▶ **EXERCISE REQUIREMENTS**:
a: Drawing on the hierarchical clustering article, explain in one to three sentences why agglomerative clustering calls for choosing a distance metric and building a distance matrix.
b: Please continue the article on hierarchical clustering from the point where it stops, after its definition of single linkage.
─── EXTRACT TO READ
Hierarchical clustering is the second most popular technique for clustering after K-means.

Remember, in K-means; we need to define the number of clusters beforehand. However, in hierarchical clustering, we don’t have to specify the number of clusters.

There are two categories of hierarchical clustering

- Agglomerative Hierarchical clustering
- Divisive Hierarchical clustering

**AGGLOMERATIVE:** It works bottom-up, starts with each point as the individual cluster and sequentially merging two closest clusters until all the points are in a single cluster.

**DIVISIVE:** It works the other way around. It proceeds top-down, starting with all points in a single cluster and sequentially splits them until all points are in their own cluster.

Hierarchical clustering generates clusters that are organized into a hierarchical structure. This hierarchical structure can be visualized using a tree-like diagram called dendrogram.

Dendrogram records the sequence of merges in case of agglomerative and sequence of splits in case of divisive clustering. Every time we merge or split a cluster it will record the distance between the two cluters.

In this article, we’ll concentrate on agglomerative hierarchical clustering and discuss it in detail.

**AGGLOMERATIVE HIERARCHICAL CLUSTERING:**

As we have seen earlier it builds the cluster in a bottom-up manner. It starts with each element being a single cluster. The distance between each cluster and all other cluster is computed and the closest pairs of clusters are merged sequentially until there is only one cluster.

Agglomerative clustering performs merges based on the distance between the clusters. So, we need to choose a distance or similarity metric and construct a distance matrix.

Euclidean distance is a good choice. However, you can also use other metrics like manhattan or cosine distance.

You can read my article Distance Measures in Machine Learning if you want to learn more about some of the commonly used distance metrics.

Now, once we have our distance matrix, we need a strategy or linkage criterion to merge the clusters.

The linkage method figures out which clusters should be merged into one.

Several types of linkage methods are used. Some of them are discussed below.

**SINGLE LINKAGE:**

In single linkage, the distance between two clusters is defined as the minimum distance between a point in one cluster and a point in the other cluster.
──────
─── MATERIAL SHOWN
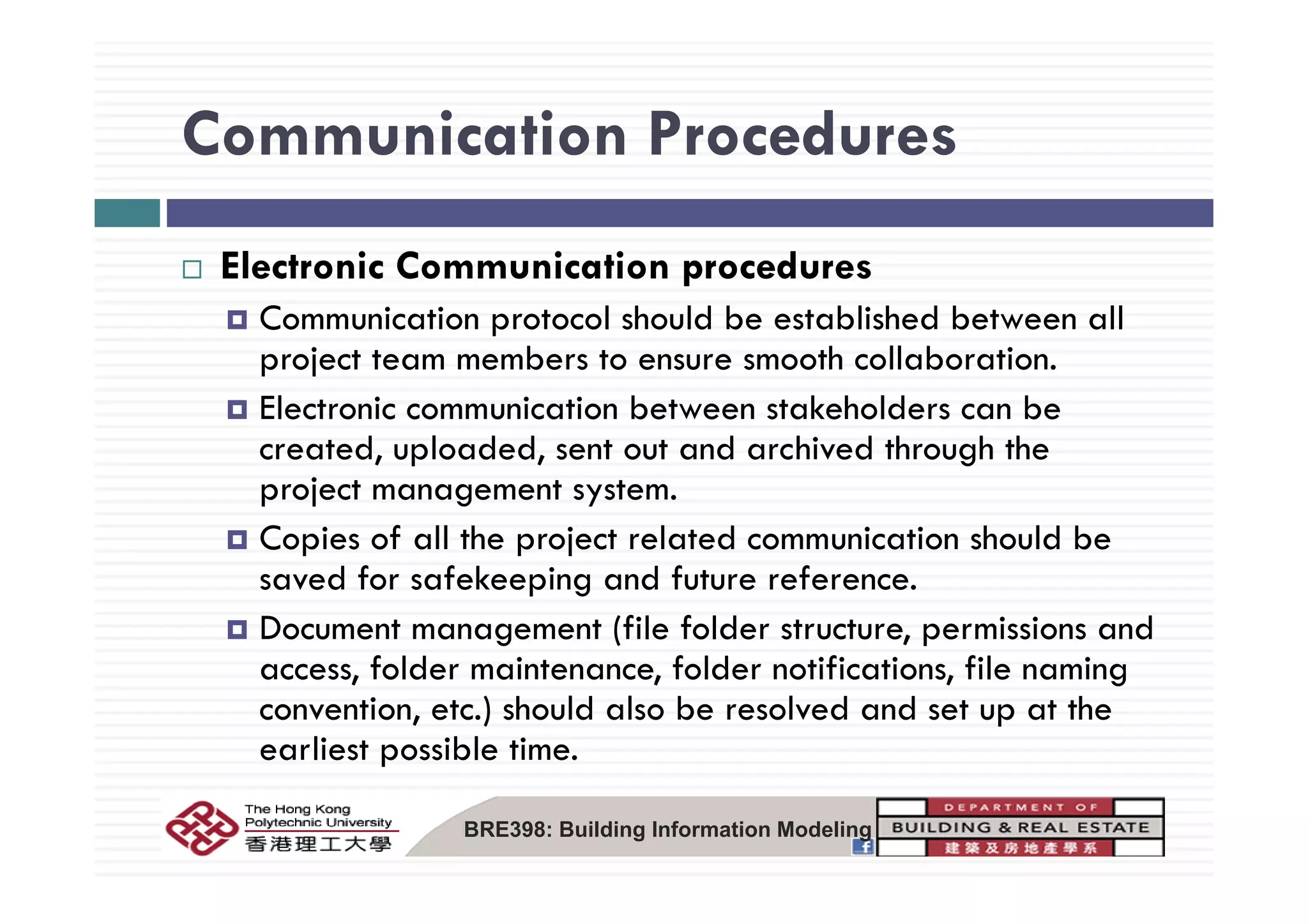 Communication ProceduresCommunication Procedures
El i C i i dElectronic Communication procedures
Communication protocol should be established between all
project team members to ensure smooth collaborationproject team members to ensure smooth collaboration.
Electronic communication between stakeholders can be
created, uploaded, sent out and archived through the, p , g
project management system.
Copies of all the project related communication should be
d f f k d f fsaved for safekeeping and future reference.
Document management (file folder structure, permissions and
access folder maintenance folder notifications file namingaccess, folder maintenance, folder notifications, file naming
convention, etc.) should also be resolved and set up at the
earliest possible time.
BRE398: Building Information Modeling
 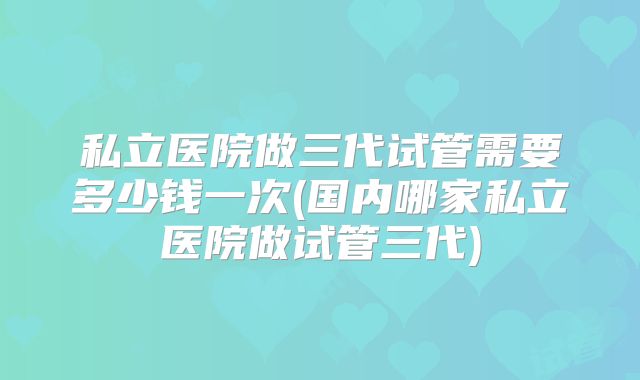 私立医院做三代试管需要多少钱一次(国内哪家私立医院做试管三代)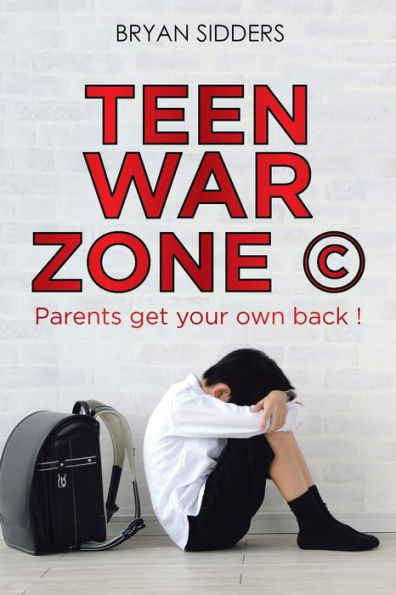 Teen War Zone (C): Parents Get Your Own Back !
──────
▶ **RESULTS OF THE EXERCISE**:
a: Agglomerative clustering decides which clusters to merge based on the distance between them. For that reason, a distance or similarity metric has to be chosen and used to construct a distance matrix.

b:
This method is also known as the nearest neighbor method.

D(X, Y)=\min _{x \in X, y \in Y} d(x, y)

**COMPLETE LINKAGE:**

In complete linkage, the distance between two clusters is defined as the maximum distance between a point in one cluster and a point in the other cluster.

This method is also known as the furthest neighbor method.

D(X, Y)=\max _{x \in X, y \in Y} d(x, y)

**AVERAGE LINKAGE:**

The distance between two clusters is the average distance between each point in one cluster to every point in the other cluster.

This method is also known as the unweighted pair group method with arithmetic mean(UPGMA).

D(X,Y)=\frac{1}{|X| \cdot|Y|} \mathop{\sum}_{x \in X} \mathop{\sum}_{y \in Y} d(x, y)

**CENTROID LINKAGE:**

The distance between two clusters is the distance between the cluster centroids.

d(X,Y)=\left\|\mathbf{c}_{x}-\mathbf{c}_{y}\right\|

**WARD’S LINKAGE:**

The ward’s linkage is based on minimizing the total within-cluster-sum of squares from merging two clusters.

This method merges two clusters such that the merger results in the smallest within-sum of squares.

L_{W a r d}(X, Y)=\mathop{\sum}_{x \in X} \mathop{\sum}_{y \in Y}\left\|x-{y}\right\|^{2}

Each of these linkage methods has its own advantages and disadvantages.

Single linkage inflicts no constraints on the shape of the clusters and often produce unbalanced and irregularly shaped clusters.

If you want to choose between single and complete linkage, the latter is preferred as it tends to produce more compact clusters with equal diameters.

Both single and complete linkage doesn’t take into account the cluster structure.

Average linkage, on the other hand, take account of the cluster structure and is less susceptible to noise and outliers.

In most of the cases, Ward’s linkage is preferred as it usually produces better cluster hierarchies.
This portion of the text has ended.